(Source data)

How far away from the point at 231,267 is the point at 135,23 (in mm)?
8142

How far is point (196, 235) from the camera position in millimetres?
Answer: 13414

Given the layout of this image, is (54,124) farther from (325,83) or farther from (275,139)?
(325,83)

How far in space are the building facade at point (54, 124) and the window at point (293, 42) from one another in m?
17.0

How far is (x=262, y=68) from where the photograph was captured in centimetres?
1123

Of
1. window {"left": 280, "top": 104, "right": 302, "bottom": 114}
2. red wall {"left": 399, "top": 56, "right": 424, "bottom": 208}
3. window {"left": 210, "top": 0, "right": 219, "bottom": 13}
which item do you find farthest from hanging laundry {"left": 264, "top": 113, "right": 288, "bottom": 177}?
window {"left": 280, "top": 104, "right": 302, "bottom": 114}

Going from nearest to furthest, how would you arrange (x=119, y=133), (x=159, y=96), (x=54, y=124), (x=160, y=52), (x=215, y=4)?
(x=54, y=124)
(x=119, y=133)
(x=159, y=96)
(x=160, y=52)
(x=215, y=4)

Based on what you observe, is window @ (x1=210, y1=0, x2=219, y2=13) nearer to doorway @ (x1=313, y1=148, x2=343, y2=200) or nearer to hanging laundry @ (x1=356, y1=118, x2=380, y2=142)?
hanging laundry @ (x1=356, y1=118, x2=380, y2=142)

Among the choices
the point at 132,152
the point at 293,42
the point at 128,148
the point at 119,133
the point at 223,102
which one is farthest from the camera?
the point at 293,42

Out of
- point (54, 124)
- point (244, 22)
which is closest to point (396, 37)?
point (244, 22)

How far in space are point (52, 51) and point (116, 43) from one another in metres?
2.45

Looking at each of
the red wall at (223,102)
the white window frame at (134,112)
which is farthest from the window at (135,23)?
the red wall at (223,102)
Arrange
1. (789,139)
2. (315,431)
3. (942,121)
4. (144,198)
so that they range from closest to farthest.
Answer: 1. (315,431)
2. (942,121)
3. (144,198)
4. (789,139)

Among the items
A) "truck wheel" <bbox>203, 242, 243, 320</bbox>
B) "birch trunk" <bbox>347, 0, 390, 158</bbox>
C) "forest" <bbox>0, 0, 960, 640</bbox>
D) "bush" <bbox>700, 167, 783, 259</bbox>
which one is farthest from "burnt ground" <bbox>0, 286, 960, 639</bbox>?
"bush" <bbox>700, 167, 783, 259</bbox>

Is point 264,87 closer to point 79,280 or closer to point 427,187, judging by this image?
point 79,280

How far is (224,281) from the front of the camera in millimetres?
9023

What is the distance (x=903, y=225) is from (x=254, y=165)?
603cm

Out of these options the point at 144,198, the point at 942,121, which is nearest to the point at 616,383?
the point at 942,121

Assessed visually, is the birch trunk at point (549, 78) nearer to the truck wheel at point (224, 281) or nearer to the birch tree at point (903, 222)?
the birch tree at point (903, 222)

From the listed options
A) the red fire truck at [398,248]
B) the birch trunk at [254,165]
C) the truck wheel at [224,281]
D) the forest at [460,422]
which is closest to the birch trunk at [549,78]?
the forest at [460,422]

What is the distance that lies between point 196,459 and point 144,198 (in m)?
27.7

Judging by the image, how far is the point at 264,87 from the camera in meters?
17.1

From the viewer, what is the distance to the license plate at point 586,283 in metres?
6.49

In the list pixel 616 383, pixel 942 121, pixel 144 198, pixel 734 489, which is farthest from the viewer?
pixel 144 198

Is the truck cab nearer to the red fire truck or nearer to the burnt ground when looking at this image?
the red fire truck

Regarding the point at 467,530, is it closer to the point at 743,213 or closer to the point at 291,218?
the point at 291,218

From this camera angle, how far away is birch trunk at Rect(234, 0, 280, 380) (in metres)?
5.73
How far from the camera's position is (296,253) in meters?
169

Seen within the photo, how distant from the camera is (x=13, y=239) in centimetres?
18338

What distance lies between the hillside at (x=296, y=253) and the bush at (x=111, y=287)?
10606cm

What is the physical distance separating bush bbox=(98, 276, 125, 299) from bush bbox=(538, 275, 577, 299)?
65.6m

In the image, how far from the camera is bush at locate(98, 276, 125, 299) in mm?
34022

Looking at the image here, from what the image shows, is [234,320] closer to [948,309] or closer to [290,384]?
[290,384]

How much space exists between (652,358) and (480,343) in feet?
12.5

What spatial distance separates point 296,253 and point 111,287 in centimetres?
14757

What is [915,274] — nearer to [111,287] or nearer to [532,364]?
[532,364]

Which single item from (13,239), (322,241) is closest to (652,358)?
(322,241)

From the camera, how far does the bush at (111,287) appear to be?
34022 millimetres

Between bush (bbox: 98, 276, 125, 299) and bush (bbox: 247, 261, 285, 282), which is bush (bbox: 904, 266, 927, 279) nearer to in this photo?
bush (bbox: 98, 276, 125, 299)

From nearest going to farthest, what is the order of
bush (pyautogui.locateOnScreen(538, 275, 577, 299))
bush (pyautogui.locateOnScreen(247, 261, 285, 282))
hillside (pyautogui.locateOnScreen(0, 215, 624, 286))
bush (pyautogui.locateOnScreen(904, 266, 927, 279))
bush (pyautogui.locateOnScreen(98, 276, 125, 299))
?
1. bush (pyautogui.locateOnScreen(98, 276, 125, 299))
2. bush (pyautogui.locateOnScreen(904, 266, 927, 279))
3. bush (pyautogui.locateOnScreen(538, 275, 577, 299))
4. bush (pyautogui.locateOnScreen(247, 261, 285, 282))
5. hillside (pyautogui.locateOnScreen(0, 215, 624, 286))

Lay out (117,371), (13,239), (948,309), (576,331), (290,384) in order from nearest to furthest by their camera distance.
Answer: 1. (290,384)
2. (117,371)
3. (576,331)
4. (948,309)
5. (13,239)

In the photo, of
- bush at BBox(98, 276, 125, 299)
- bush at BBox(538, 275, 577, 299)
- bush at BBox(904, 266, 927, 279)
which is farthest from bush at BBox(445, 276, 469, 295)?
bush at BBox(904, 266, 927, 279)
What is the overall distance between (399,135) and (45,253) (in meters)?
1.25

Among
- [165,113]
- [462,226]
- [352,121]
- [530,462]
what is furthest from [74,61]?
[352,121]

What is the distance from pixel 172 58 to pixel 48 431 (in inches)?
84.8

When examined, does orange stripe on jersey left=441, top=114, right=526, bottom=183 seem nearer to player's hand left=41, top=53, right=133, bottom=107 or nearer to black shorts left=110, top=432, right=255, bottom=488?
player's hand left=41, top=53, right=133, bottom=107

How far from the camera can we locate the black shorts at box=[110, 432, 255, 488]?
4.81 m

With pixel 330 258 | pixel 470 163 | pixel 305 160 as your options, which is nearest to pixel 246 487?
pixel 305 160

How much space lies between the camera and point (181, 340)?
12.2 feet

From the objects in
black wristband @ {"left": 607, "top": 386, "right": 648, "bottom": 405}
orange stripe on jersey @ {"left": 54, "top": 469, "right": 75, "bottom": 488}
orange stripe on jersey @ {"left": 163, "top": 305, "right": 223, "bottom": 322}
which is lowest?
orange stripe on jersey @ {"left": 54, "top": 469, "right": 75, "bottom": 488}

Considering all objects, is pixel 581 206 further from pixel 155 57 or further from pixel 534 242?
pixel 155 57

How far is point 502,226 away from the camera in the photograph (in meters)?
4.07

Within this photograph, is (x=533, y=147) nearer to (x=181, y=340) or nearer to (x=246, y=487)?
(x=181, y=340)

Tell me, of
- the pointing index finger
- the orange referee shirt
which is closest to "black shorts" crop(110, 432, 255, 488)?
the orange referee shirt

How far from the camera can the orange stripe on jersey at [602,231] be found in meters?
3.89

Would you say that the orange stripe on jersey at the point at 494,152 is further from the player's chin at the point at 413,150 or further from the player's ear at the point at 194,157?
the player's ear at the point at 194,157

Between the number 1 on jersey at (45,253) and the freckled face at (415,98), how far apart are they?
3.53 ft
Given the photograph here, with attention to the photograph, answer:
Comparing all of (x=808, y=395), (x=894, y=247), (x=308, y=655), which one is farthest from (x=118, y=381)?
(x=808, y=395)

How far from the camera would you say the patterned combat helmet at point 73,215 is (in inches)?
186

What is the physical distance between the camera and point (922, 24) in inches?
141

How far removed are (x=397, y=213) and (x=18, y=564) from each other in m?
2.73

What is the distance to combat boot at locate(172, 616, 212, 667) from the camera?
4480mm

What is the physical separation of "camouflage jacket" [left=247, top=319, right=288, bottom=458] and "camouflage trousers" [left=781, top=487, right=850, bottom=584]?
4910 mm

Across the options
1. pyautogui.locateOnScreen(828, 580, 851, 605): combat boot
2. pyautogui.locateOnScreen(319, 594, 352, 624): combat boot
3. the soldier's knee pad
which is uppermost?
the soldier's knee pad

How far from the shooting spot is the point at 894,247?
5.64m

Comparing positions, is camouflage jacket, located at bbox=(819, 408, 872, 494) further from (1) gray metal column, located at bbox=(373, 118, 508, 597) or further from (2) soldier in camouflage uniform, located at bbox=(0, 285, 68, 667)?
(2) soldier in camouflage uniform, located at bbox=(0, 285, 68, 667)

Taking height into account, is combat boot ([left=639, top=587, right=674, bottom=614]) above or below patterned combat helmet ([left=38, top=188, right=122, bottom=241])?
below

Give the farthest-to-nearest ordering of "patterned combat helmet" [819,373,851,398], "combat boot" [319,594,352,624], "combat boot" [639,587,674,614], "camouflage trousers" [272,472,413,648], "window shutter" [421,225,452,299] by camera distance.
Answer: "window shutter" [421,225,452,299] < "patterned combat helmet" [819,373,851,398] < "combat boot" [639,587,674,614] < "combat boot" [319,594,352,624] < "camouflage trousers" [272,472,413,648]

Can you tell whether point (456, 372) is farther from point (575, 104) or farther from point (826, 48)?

== Aim of the task ==
Render the items as a Markdown table with the columns "Row" and "Line," beginning with the line that contains "How far from the shooting" and continuing through the last line of the items, both included. Number the rows and leave out blank lines.

== Correct result ==
| Row | Line |
|---|---|
| 1 | How far from the shooting spot is the point at 894,247? |
| 2 | 5.64m |
| 3 | Comparing positions, is camouflage jacket, located at bbox=(819, 408, 872, 494) further from (1) gray metal column, located at bbox=(373, 118, 508, 597) or further from (2) soldier in camouflage uniform, located at bbox=(0, 285, 68, 667)? |
| 4 | (2) soldier in camouflage uniform, located at bbox=(0, 285, 68, 667) |
| 5 | Taking height into account, is combat boot ([left=639, top=587, right=674, bottom=614]) above or below patterned combat helmet ([left=38, top=188, right=122, bottom=241])? |
| 6 | below |
| 7 | Give the farthest-to-nearest ordering of "patterned combat helmet" [819,373,851,398], "combat boot" [319,594,352,624], "combat boot" [639,587,674,614], "camouflage trousers" [272,472,413,648], "window shutter" [421,225,452,299] by camera distance. |
| 8 | Answer: "window shutter" [421,225,452,299] < "patterned combat helmet" [819,373,851,398] < "combat boot" [639,587,674,614] < "combat boot" [319,594,352,624] < "camouflage trousers" [272,472,413,648] |
| 9 | Can you tell whether point (456, 372) is farther from point (575, 104) or farther from point (826, 48)? |